(Items listed in a dataset)
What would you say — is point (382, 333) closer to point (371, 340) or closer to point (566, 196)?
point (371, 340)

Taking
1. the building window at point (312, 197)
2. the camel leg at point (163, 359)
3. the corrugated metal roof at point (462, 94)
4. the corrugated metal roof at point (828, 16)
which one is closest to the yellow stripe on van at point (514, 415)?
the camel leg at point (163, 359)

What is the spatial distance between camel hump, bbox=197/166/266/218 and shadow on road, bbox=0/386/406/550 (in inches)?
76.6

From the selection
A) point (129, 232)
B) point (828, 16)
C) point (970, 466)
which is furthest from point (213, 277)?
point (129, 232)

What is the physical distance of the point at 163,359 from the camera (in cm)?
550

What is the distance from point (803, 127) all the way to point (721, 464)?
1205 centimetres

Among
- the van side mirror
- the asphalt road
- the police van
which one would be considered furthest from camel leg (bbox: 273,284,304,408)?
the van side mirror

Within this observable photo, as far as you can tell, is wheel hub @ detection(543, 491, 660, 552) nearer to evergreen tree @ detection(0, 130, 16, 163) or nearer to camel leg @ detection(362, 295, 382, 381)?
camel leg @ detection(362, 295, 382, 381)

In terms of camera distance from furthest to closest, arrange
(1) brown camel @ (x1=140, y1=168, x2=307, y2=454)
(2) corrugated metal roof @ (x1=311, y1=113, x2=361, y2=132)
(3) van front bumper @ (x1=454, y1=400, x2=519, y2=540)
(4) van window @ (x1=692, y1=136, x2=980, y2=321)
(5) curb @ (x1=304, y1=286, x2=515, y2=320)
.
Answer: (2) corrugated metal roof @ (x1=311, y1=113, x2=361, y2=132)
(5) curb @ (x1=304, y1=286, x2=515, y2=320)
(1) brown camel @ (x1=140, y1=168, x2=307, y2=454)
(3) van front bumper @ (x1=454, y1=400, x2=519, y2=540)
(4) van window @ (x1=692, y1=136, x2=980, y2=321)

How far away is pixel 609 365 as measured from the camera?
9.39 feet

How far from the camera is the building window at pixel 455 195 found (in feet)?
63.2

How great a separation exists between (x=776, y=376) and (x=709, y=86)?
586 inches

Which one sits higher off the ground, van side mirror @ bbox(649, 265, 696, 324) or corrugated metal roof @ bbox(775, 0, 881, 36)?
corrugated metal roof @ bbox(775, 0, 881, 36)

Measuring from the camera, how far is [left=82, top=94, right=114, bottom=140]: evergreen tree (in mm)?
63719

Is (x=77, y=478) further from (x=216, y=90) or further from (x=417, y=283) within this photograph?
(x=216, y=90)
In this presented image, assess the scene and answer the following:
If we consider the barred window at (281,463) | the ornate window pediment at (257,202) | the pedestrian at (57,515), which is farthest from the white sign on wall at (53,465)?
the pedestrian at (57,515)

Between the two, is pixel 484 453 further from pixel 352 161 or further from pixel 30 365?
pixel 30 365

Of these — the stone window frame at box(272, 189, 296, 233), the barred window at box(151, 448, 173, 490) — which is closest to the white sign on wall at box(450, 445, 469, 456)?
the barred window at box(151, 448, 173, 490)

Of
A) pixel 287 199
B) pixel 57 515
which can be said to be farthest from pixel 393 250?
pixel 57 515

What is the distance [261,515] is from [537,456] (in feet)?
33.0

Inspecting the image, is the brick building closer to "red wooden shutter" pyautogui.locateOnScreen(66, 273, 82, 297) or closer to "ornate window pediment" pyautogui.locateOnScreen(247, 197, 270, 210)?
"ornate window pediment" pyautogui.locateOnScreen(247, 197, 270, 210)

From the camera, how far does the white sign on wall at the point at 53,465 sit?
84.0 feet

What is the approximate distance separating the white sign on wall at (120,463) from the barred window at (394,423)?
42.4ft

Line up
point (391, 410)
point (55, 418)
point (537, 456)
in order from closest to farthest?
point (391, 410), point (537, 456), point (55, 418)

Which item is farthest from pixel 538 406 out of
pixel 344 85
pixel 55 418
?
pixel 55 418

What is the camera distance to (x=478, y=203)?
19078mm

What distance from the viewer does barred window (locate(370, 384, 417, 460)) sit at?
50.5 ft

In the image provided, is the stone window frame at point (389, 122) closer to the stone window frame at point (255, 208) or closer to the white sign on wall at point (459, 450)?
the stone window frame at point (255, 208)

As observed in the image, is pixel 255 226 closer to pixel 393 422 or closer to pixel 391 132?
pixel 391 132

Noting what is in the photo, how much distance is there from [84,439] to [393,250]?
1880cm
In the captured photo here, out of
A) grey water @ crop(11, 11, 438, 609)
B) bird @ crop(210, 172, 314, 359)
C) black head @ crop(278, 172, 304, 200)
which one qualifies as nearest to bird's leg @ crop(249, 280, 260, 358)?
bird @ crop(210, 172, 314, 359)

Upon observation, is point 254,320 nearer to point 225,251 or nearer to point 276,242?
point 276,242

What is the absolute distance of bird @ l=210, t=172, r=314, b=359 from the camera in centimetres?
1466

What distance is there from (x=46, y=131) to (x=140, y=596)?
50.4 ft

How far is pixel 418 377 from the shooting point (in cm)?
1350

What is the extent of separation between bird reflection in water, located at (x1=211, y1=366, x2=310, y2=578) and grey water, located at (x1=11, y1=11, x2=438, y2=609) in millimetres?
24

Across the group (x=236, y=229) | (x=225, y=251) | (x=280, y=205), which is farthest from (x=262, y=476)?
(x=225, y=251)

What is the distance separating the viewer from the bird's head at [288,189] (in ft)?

### Stated problem
Rewrite the material from the line with "What is the absolute" through the end of the material, changing "shooting point" to "camera position" and keeping everything else the same.

### Exercise response
What is the absolute distance of bird @ l=210, t=172, r=314, b=359 from the camera in centimetres?
1466

What distance is there from (x=46, y=131) to (x=140, y=596)?
50.4 ft

How far is pixel 418 377 from the camera position (in cm)?
1350

What is the extent of separation between bird reflection in water, located at (x1=211, y1=366, x2=310, y2=578) and grey water, located at (x1=11, y1=11, x2=438, y2=609) in millimetres?
24

Across the group (x=236, y=229) | (x=225, y=251) | (x=280, y=205), which is farthest from (x=262, y=476)?
(x=225, y=251)

What is the distance separating the viewer from the bird's head at [288,189] (in ft)?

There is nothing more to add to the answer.